New research into mental health and addiction services has found Māori have the highest prevalence of mental illness and addiction of any group.
The Monitoring and Advocacy Report tracked the progress made on the quality of services over a five-year period to June 2018.
The prevalence of mental illness and addiction is nearly 1 in 3 for Māori and 1 in 4 for Pacific people, compared to 1 in 5 for the total population.
Forty one percent of adults who experienced seclusion within inpatient services in 2017 were also Māori, an increase from 36 percent in 2013.
No DHBs met the 95 percent target of people having a transition plan upon discharge from an inpatient unit in 2017 and only 77 percent of Māori reported that their transition plan was reviewed regularly.

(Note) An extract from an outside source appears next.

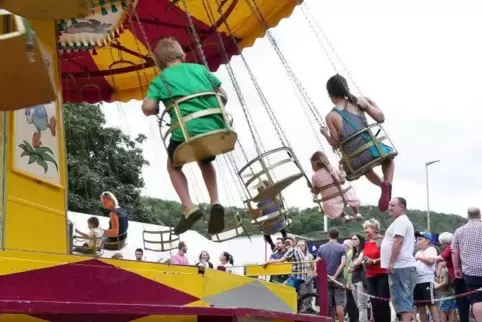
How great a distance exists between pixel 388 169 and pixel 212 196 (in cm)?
159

Mental Health Commissioner Kevin Allan said Māori also had higher rates of homelessness and supported accommodation than others accessing services.
"This update report highlights a need for services to continue to focus on making improvements in a number of areas, including in relation to equity, consumer partnership, and the use of compulsory treatment and seclusion, especially for Māori," he said.
Positive trends from the research include most people improving as a result of the support and care of services, and reporting positive experiences.
People's clinician-rated scores of mental distress and social functioning improved by around half upon being discharged from a mental health service.
Pacific adults reported the greatest improvements at 61 percent, compared to 54 percent for the general population and Māori.
There were 82 percent of consumers and whānau reported that they would recommend their service to friends and family if they had a similar need.
The mental health commissioner will release a fuller assessment of services next year.